The aim of the study is to provide a dispassionate review and overview of scenarios where geothermal energy and CO2 utilisation and storage technologies can be combined for mutual benefit and contribute to Net Zero targets. Sourced from a rich body of literature from global research institutes and some demonstration projects many of the concepts identified have been conceptualised over the past 20 years and are still in the early concept stage. These concepts have been categorised, described and evaluated using qualitative and quantitative methods. And a map based screening exercise useful for initial evaluation of areas suitable for combined synergies has been undertaken.

Publication Summary

  • The use of subsurface resources will play a central role among the many solutions necessary for climate-change mitigation and to keep the Paris Agreements on track. These can comprise both shallow (near surface) and deep geological (>0.8km) resources.
  • The hybrid use of the subsurface to produce renewable heat or electricity that could largely be decarbonised and /or in conjunction with Carbon Capture and Storage (CCS) of an external industrial CO2 source opens up promising solutions.
  • Most of the concepts described in this work developed over the past 20 years are at conceptual stages and sourced from a rich body of literature (over 150 papers) these concepts largely need to be tested before demonstrating their potential for deployment.
  • Concepts are grouped into main themes:
    • Use of supercritical CO2 as a heat vector for geothermal energy production – this includes CPG (CO2 Plume Geothermal), CO2-EGS (Enhanced Geothermal Systems), Heat production from former oil and gas reservoirs, CPG-ES (Energy Storage), and Earth Battery.
    • Water-driven geothermal concepts with CO2 injection or re-injection generally dissolved in the geothermal brine. The source of the CO2 is either from an external source, e.g. CO2-Dissolved and Geothermal BECCS, or from the geothermal fluid e.g. CarbFix, CLEAG-AATG and CO2-reinjection concepts. Of these, pilots are in preparation in France, operational in Iceland or about to start in Croatia, Italy, New Zealand and Turkey.
    • Other synergetic uses – CCS with improved efficiency in the capture process by using geothermal energy, synergy through dual non-competitive use in the same reservoir, and synergetic use through pressure management.
    • Borderline concepts were also discussed in brief, but otherwise deemed out of scope for the study.
  • Key criteria are identified and where possible used as comparisons between concepts made, for example, total CO2 stored, energy produced, overview of research and path to commerciality, and subsurface features.
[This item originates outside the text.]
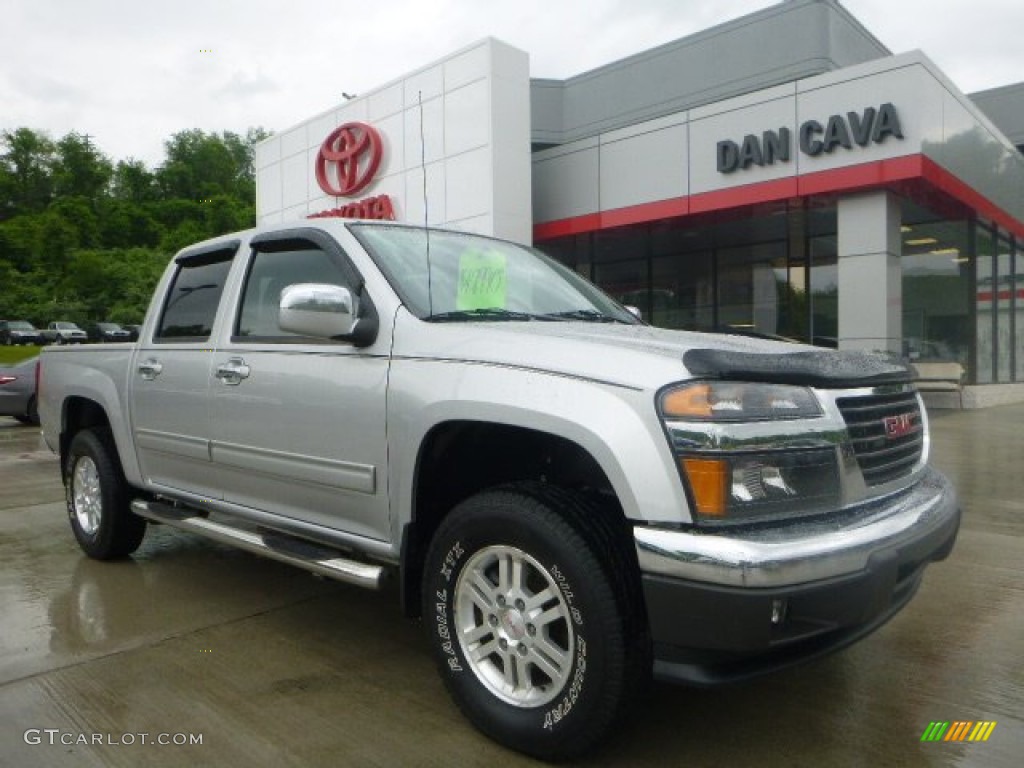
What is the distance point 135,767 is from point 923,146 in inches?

  • The most ambitious concepts in terms of high energy delivery and high CO2 storage potential- (CO2-EGS, CPG-ES, Earth Battery, Hybrid Energy Systems) rely on high technological complexity that needs to be proven to confirm feasibility.
  • Lower capacity systems, such as most of the water-driven geothermal concepts with CO2 reinjection, have the advantage of using simpler and more mature technologies, making technical feasibility more likely to be achievable or already proven by existing demonstrators (CarbFix, CLAEG, CO2 re-injection). These concepts require high level of replicability if they are going to have a measurable environmental impact on reducing CO2 emissions, but are potentially easier to manage permitting and gain social acceptance.
  • First level screening is possible with the use of publicly available data to produce maps that co-locate the most favourable areas to combine geothermal power and some form of CCS while being in relative close proximity to an industrial CO2 emission source or within reach of a transportation network. A broad brush approach for France highlights the Paris and Marseilles areas as being most ideal.
  • Future work on the economic evaluation will need to accompany pilot projects to assess the economic feasibility, a feature lacking in many desk based studies to date.
  • Engagement across multiple stakeholders are necessary to move concepts to development.